▶ STUDY TEXT:

——

Description & Technical information

Edouard Vuillard was, as one scholar has written, ‘in many ways the supreme graphic artist among the Nabis. He drew throughout his life, indeed daily...’ From around 1900 onwards the artist used mainly pastel for his drawings, and soon came to master the subtlety and vibrancy of this challenging medium. As the critic and art historian Claude Roger-Marx wrote, in one of the first monographs on the artist, ‘Vuillard often found expression by means of pastels’, and indeed he made more extensive use of the medium than perhaps any French artist since Degas in the previous generation. Pastel was to become an essential part of Vuillard’s working process until the end of his career, used for landscape and figure studies, compositional drawings and still-life subjects, as well as in preparatory studies for portraits.

——

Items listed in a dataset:
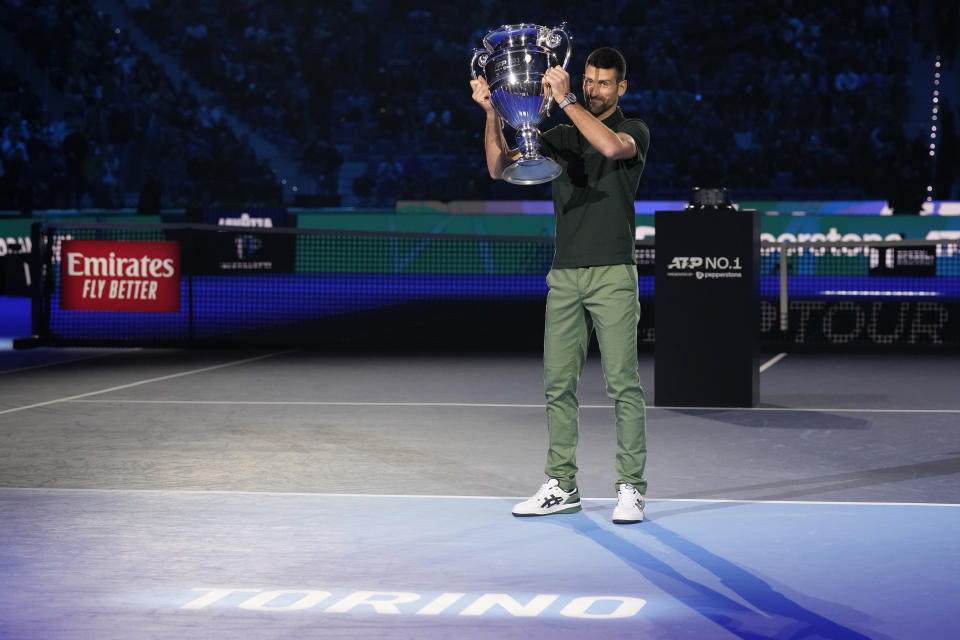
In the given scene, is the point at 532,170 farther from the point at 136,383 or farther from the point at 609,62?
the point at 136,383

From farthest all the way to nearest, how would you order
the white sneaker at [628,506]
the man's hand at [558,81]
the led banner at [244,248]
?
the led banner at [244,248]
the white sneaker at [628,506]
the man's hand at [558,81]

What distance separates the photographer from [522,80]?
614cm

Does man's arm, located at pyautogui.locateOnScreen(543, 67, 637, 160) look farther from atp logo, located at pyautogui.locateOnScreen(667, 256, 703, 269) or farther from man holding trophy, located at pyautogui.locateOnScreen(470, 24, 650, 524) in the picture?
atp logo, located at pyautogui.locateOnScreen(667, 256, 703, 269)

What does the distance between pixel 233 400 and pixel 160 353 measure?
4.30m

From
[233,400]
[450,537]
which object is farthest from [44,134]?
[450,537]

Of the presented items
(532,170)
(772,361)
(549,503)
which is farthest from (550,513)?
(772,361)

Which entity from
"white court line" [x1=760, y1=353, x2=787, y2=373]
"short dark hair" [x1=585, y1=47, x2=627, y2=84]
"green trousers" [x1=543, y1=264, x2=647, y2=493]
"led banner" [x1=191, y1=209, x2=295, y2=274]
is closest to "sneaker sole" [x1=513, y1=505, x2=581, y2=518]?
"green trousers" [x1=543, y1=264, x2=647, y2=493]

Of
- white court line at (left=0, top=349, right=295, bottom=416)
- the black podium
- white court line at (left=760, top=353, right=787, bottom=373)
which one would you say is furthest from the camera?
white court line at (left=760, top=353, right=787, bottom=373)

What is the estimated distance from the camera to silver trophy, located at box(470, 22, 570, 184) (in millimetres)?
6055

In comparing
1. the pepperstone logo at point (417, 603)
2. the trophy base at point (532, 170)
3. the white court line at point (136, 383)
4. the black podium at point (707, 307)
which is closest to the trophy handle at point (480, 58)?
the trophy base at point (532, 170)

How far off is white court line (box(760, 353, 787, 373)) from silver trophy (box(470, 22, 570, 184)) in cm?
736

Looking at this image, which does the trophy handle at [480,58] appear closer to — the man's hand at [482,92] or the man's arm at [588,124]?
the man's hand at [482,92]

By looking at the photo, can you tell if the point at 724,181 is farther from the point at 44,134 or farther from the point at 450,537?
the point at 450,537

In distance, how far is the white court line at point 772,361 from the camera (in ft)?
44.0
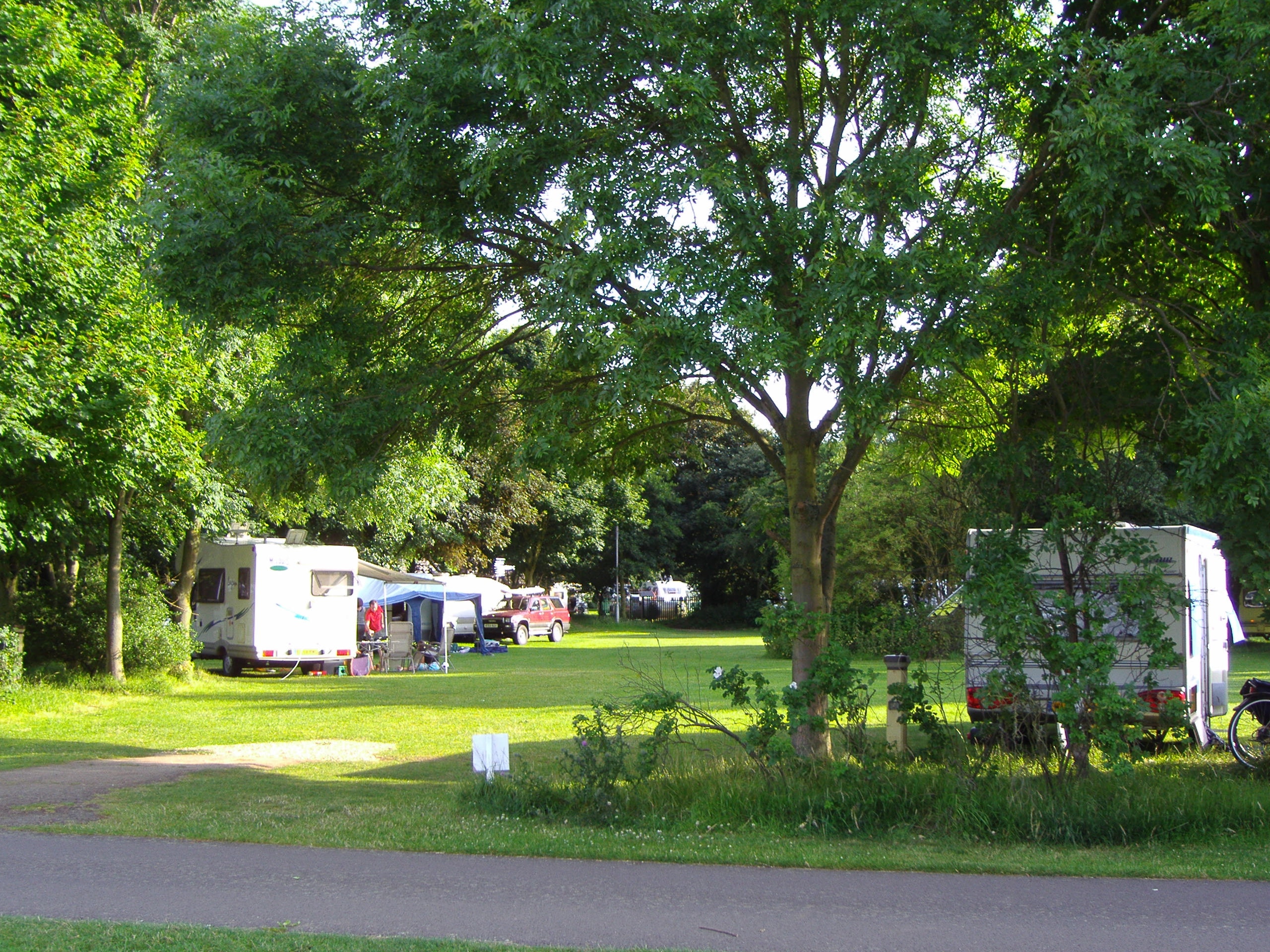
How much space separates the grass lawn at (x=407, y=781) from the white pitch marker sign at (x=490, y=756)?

——

▶ LIST OF TASKS:
1. Retype part of the passage on Vuillard: begin at the words "Description & Technical" and stop after the words "studies for portraits.".
2. According to the passage on Vuillard, from around what year did he mainly use pastel for his drawings?
3. Carry on writing the passage on Vuillard, picking up after its final sentence.

▶ WRITTEN ANSWERS:
1.
Description & Technical information

Edouard Vuillard was, as one scholar has written, ‘in many ways the supreme graphic artist among the Nabis. He drew throughout his life, indeed daily...’ From around 1900 onwards the artist used mainly pastel for his drawings, and soon came to master the subtlety and vibrancy of this challenging medium. As the critic and art historian Claude Roger-Marx wrote, in one of the first monographs on the artist, ‘Vuillard often found expression by means of pastels’, and indeed he made more extensive use of the medium than perhaps any French artist since Degas in the previous generation. Pastel was to become an essential part of Vuillard’s working process until the end of his career, used for landscape and figure studies, compositional drawings and still-life subjects, as well as in preparatory studies for portraits.

2. From around 1900 onwards.

3.
The subject of this charming portrait, executed in 1915, is Jean Reiss, a nephew of Vuillard’s close friend and muse Lucy Hessel. Depicted wearing a marinière, or sailor suit, the young Jean appears lost in thought, and oblivious to the artist drawing him. Another pastel portrait of Jean Reiss of the same date but of somewhat smaller dimensions, is in a private collection in Canada.

The present portrait was given by Vuillard to Lucy Hessel on the 21st of April 1915, and has remained in the collection of her descendants until recently. 

Date:  1915
Period:  20th century
Origin:  France
Medium: Laid down on board, Pastel on buff paper
Signature: Signed and dedicated pour Lucy / E Vuillard at the lower right. 

Dimensions: 39 x 34.2 cm (15³/₈ x 13¹/₂ inches)
Provenance: Presented by the artist to Lucy Hessel, Paris, in April 1915
By descent to her adopted daughter, Lucie (Lulu) Grandjean-Hessel (Mme. Jacques Arpels), Paris
Thence by descent.


Literature: Antoine Salomon and Guy Cogeval, Vuillard: The Inexhaustible Glance. Critical Catalogue of Paintings and Pastels, Milan, 2003, Vol.III, p.1265, no.X-190 (where dated 1915).